Boost logo

Boost :

Subject: Re: [boost] Environment Variables Library?
From: Peter Dimov (lists_at_[hidden])
Date: 2015-05-23 09:50:13


Bjørn Roald wrote:
> I think encoding is going to be a challenge.
>
> On Posix I think you are right that one can assume the character encoding
> is defined by the system and that may be a multi or a single byte
> character strings, whatever is defined in the locale.

On POSIX, the system doesn't care about encodings. You get from getenv
exactly the byte string you passed to setenv.

> File paths in Windows are stored in double byte character strings encoded
> as UCS-2 which is fixed width 2 byte predecessor of UTF-16.

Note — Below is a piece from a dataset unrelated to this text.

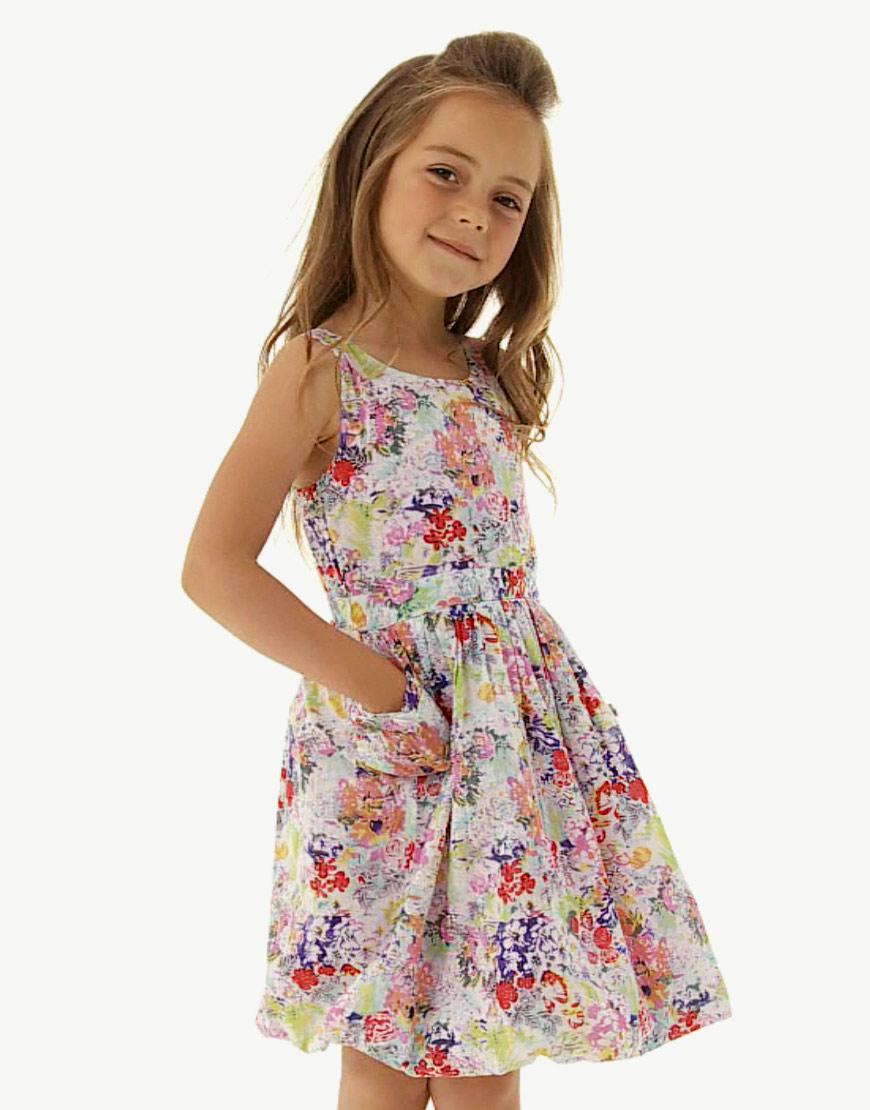 بالصور فساتين اطفال صغار 2019 , ملابس بنات راقيه 192 5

No, file paths on Windows are UTF-16.

I'm not quite sure how SetEnvironmentVariableA and SetEnvironmentVariableW
interact though, I don't see it documented. The typical behavior for an A/W
pair is for the A function to be implemented in terms of the W one, using
the current system code page for converting the strings.

The C runtime getenv/_putenv functions actually maintain two separate copies
of the environment, one narrow, one wide.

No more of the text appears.